Saturday, June 7, 2008

Home Movies



The other day, I was reading a book about writing fiction, and the author suggested that writers who don't face their fears aren't really accomplishing what they need to as writers. They aren't going all the way, so to speak.

At first, I couldn't think of what it is I fear. I fear so many and so few things at the same time.
Later that night, while attempting to organize some boxes at my house, I recognized one of my fears, packed away safely in that spare room: my fear of the past. For almost 8 years now, I have paid for a small storage room just across the block from my house. It has been filled with miscellaneous bits of camping equipment and boxes of tax records, photos, home movies, and other junk not worth the cost of storage. It occurred to me tonight, as I was going through some of this stuff, that instead of storage, I was really paying for the convenience of not having to look at or otherwise deal with these memories. Just looking at the labels of the video tapes (home movies) filled me with a sense of dread and self-loathing regrets.

As I sorted through these boxes, I came very close to throwing away most of the home movies without watching them, because I figured that would be both painful and unproductive. What is the good of home movies anyway, unless the whole family stays together and they can be enjoyed nostalgically? Inevitably, someone will end up appearing on screen who has either died or disappeared for good.

Something about one of the video compilations caught my eye, though, so I decided to plug it into the VCR and see what I would be throwing away. As I watched the forgotten home movies spin like colorful and distant memories on the TV screen, I realized what the fiction-writing expert meant about facing your fears. Rather than simply feeling depressed or miserable while watching these images, I felt deep stirrings within, coupled with a renewed desire to write. On the TV screen I watched strange pictures of rooms in houses I no longer own, filled with furniture and other belongings that have long since disappeared. There were amazingly beautiful mountain vistas in Alaska, and some stunning images of my sister Wendy at age 20 or so – that film alone is worth saving the video for.

The videos were much higher quality than I expected, but more importantly, the settings and people gave rise to many ideas for writing, unexplored settings and situations that I had been avoiding (and missing out on) by neglecting my past. I must admit I've been in a funk since watching these videos, but I think it's a "good" funk, a sign of being alive and attached to my own life.

PS. For those of you paying attention, my blog on myspace will now duplicate what is posted here.

2 comments:

Unknown said...

This is the very reason why I couldn't live in my hometown. Too many "marvelous" prompts for stories, pain, fear, anger. You're brave for watching the home movies.
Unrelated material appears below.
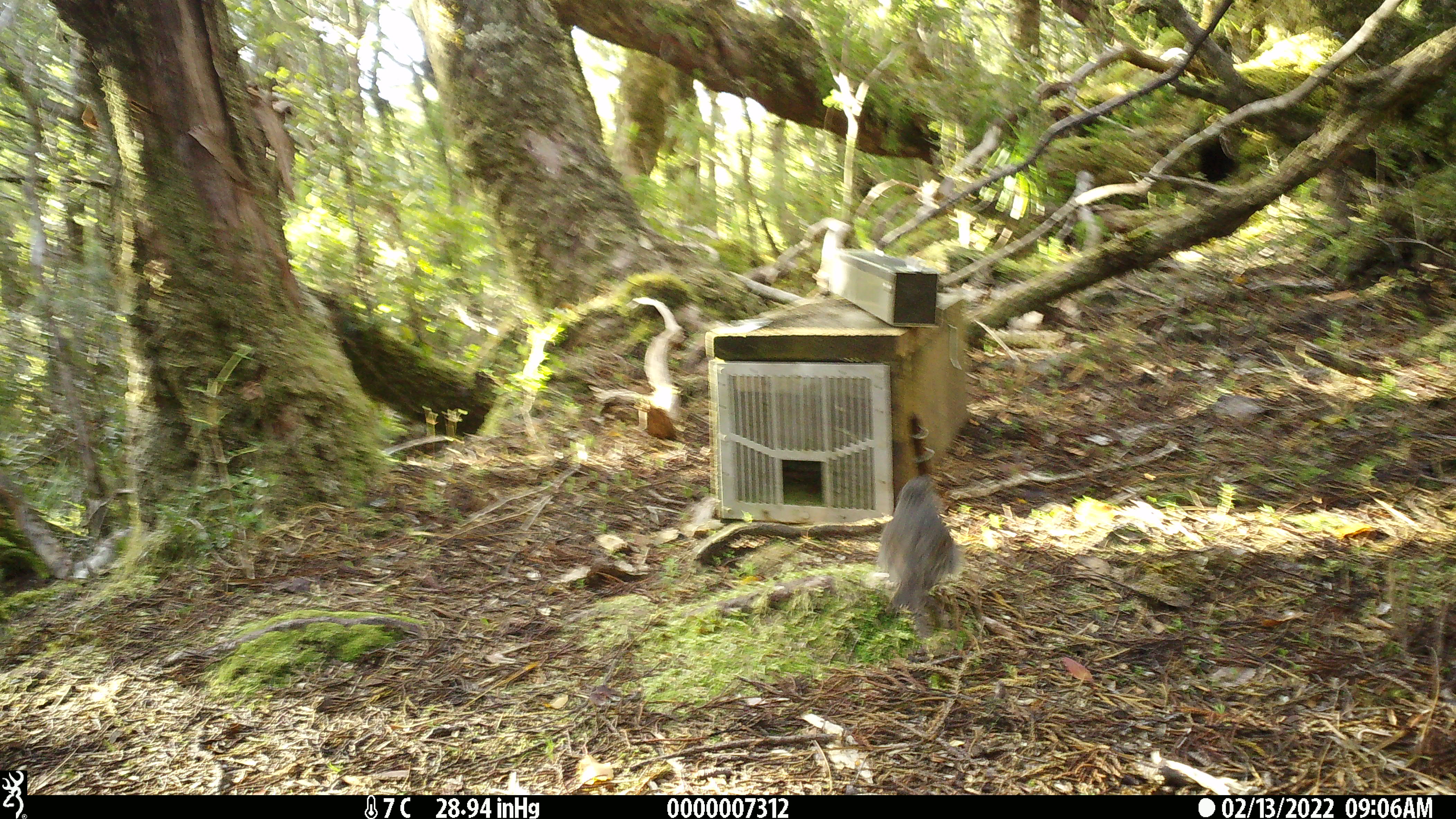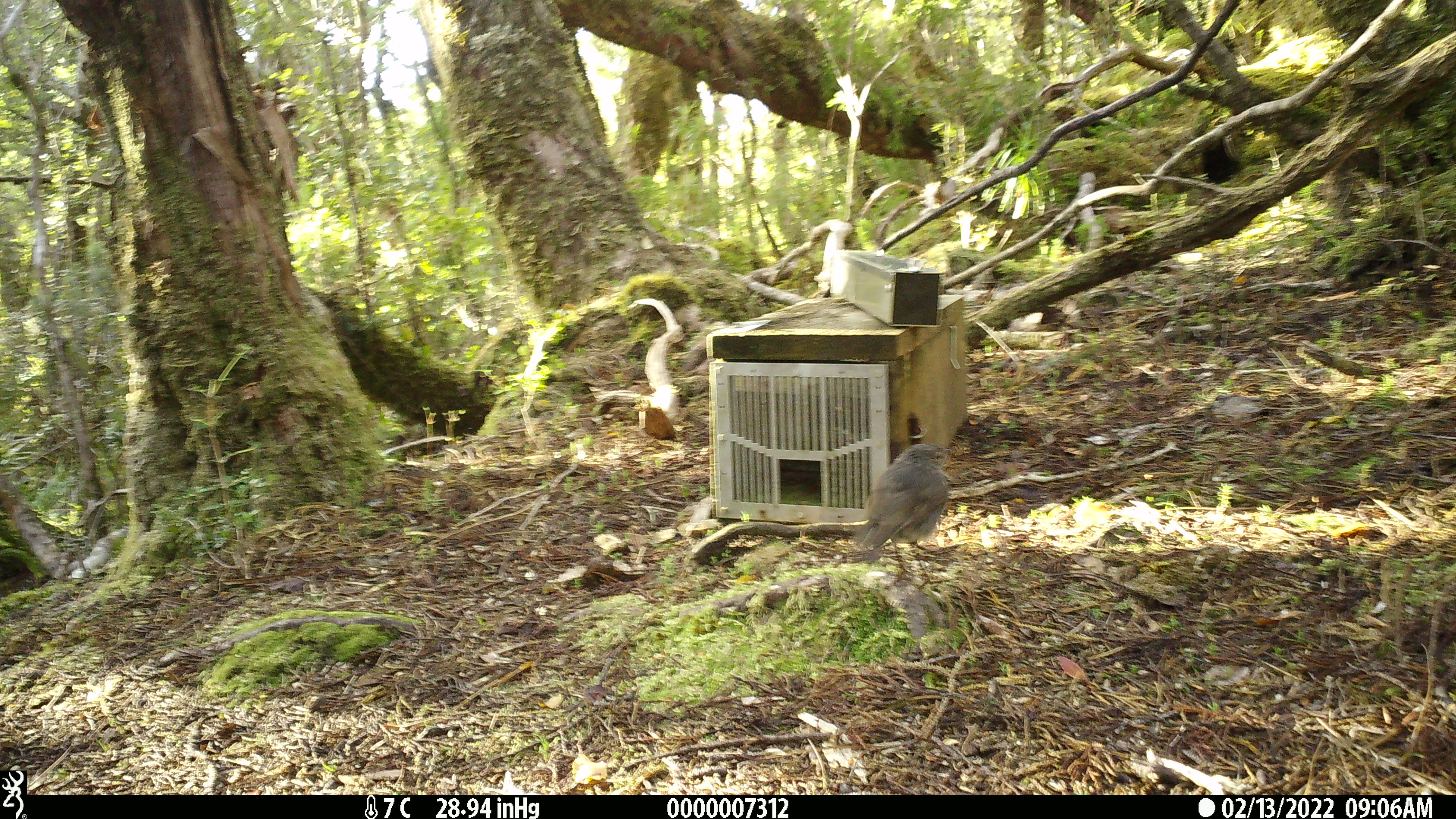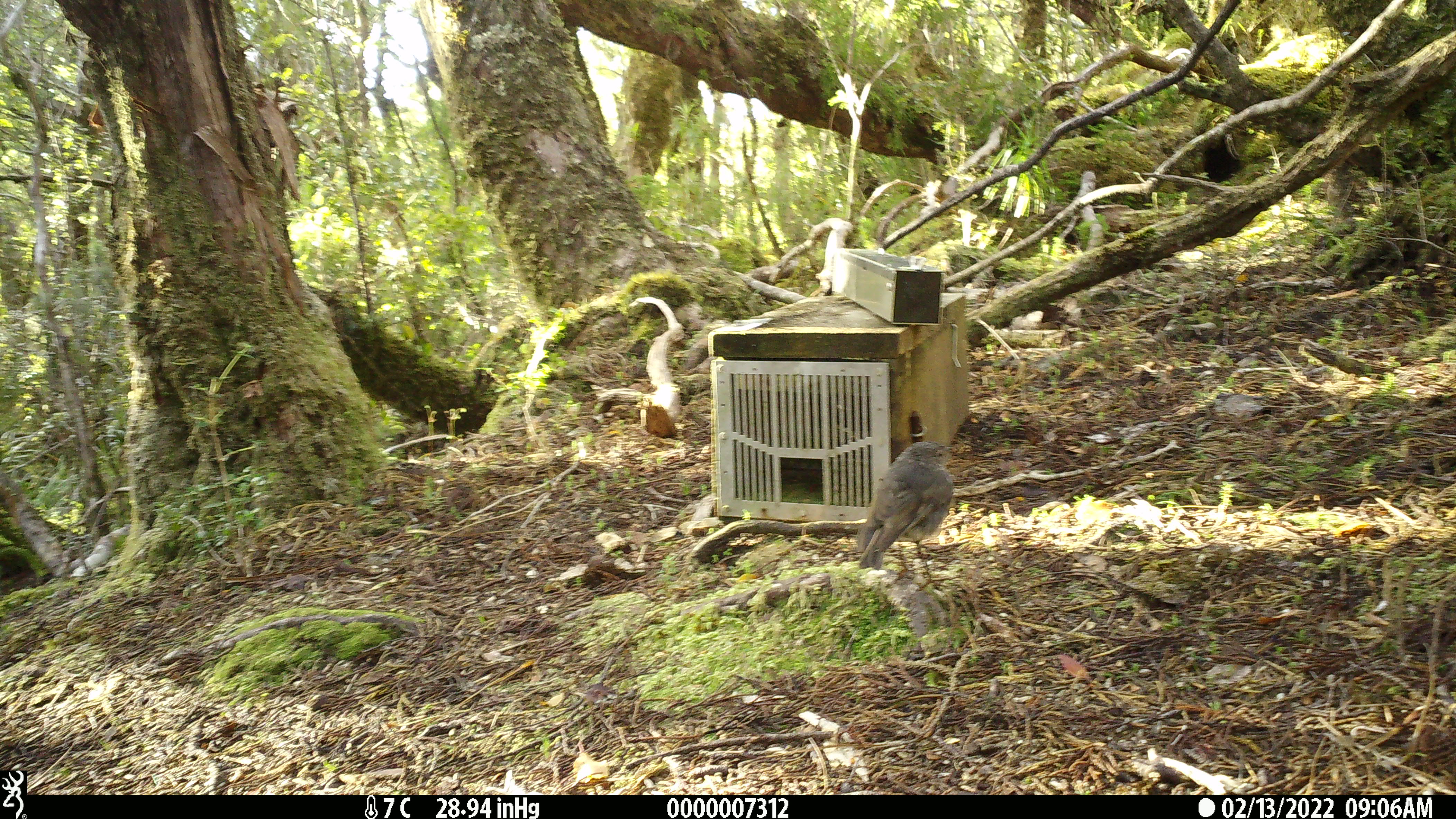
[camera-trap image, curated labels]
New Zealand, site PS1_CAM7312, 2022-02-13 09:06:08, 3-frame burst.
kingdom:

I think there is something empowering about having those old records taped up in an old box and retained. It's like having a tiger or a bear caged out back. There is power and pain captured (not that I recommend keeping wild animals), enclosed, kept in line, and overwhelmingly dominated.

We are supposed to clean out our lives, keep it neat and clean, and not hold onto these things. The garage sale people say it is liberating. I don't know about that. It is our history if we own it. Things, places remind us, if of nothing else, but to bear witness.
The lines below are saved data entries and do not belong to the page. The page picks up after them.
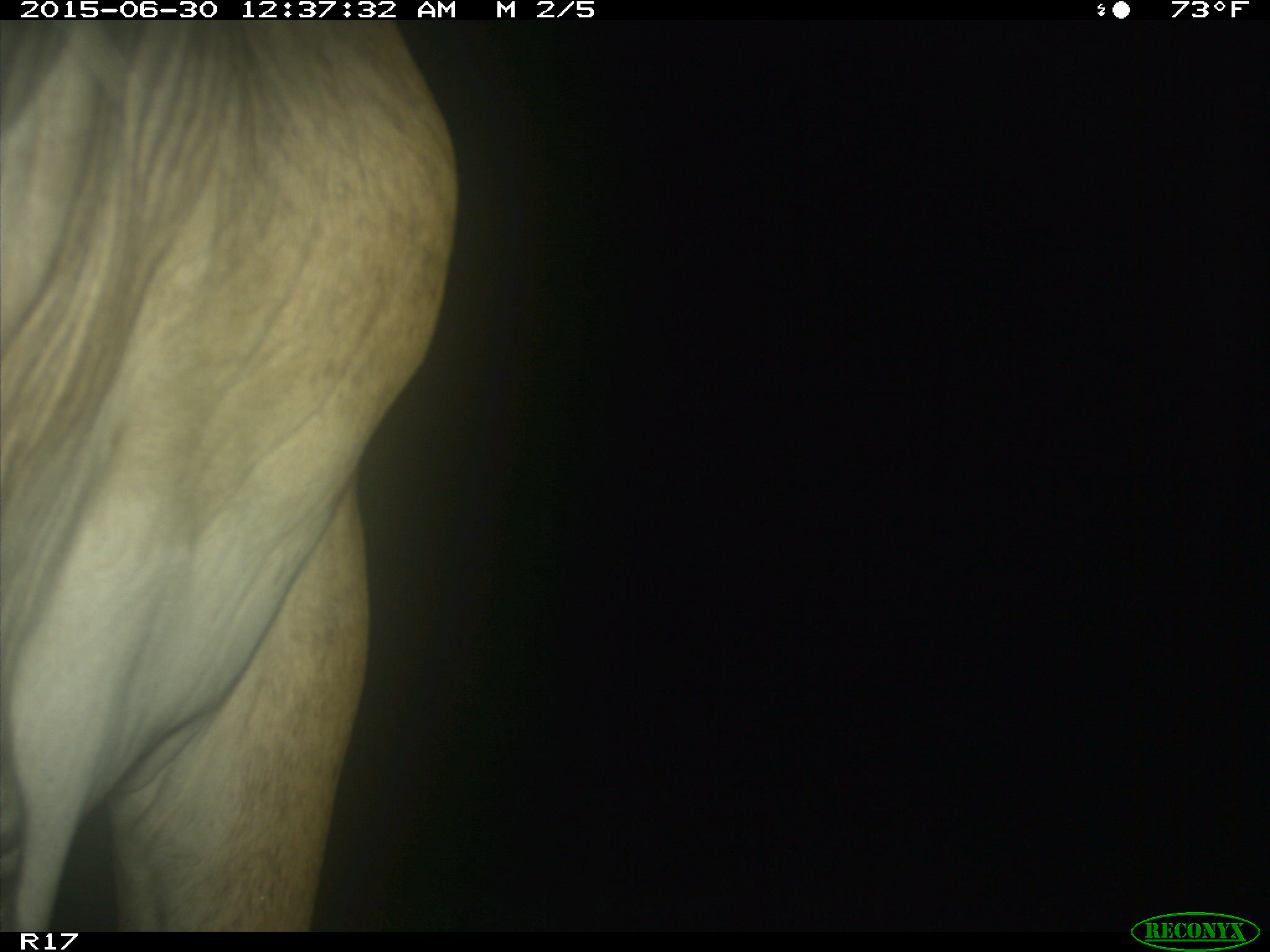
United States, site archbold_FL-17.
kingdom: Animalia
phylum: Chordata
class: Mammalia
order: Artiodactyla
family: Bovidae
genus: Bos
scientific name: Bos taurus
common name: domestic cow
Keep those things, BD. We all need to bear witness.

D. Brian Anderson said...

Thanks, T. I love the caged tiger metaphor.
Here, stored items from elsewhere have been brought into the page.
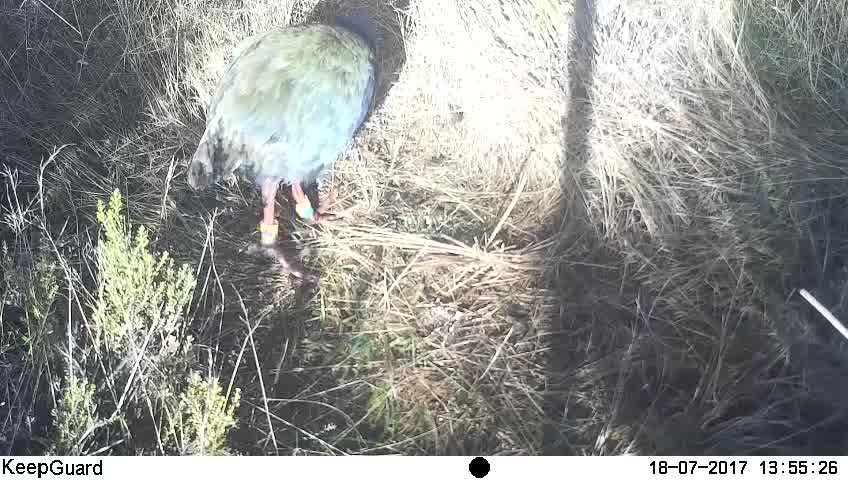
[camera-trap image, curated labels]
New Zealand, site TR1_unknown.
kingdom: Animalia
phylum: Chordata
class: Aves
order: Gruiformes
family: Rallidae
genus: Porphyrio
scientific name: Porphyrio mantelli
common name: takahe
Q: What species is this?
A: Takahe (Porphyrio mantelli).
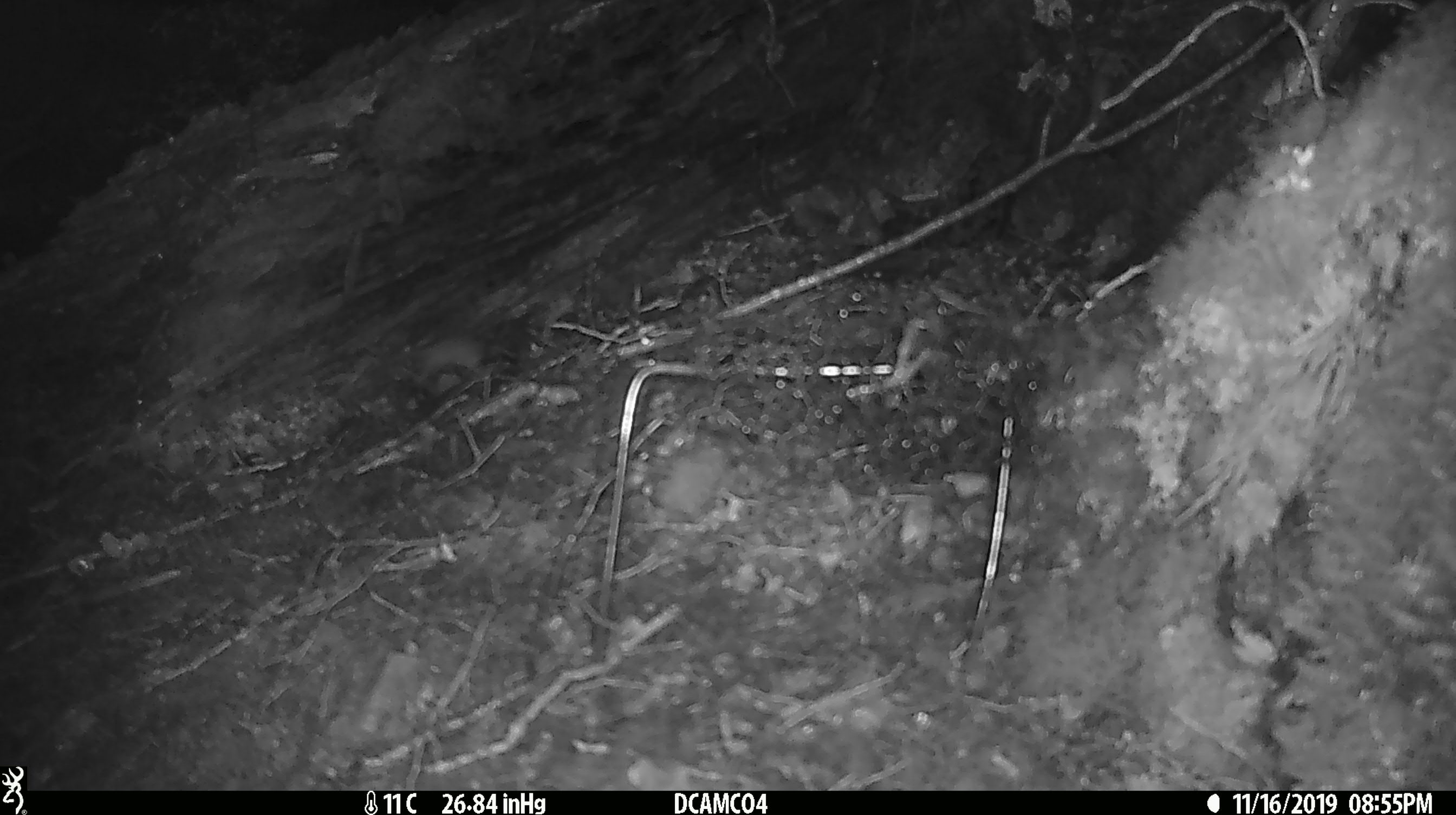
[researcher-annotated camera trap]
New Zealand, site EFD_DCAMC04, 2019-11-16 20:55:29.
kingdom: Animalia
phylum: Chordata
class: Mammalia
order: Rodentia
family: Muridae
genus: Mus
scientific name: Mus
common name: mouse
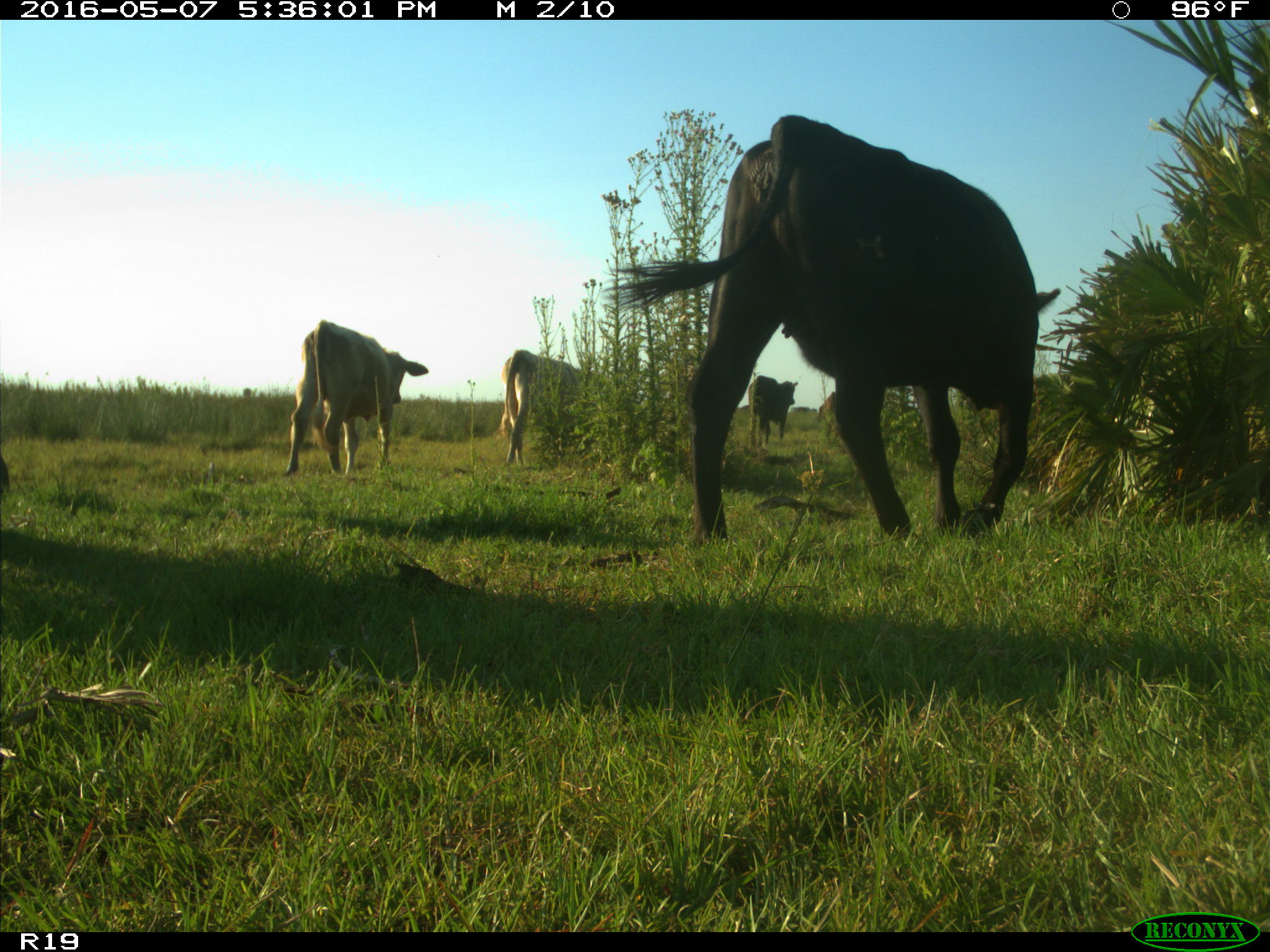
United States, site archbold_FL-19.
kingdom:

It's funny and sad to think about what happens to these home movies and photographs in the long term. Sometimes I'll see random home movies on ebay, offered for sale and purchased by people who don't know the subjects. It's sad to think that these movies just end up as mysteries, flickering images of forgotten people, but it's also interesting to think that someone else finds them valuable as random bits of middle-class lore.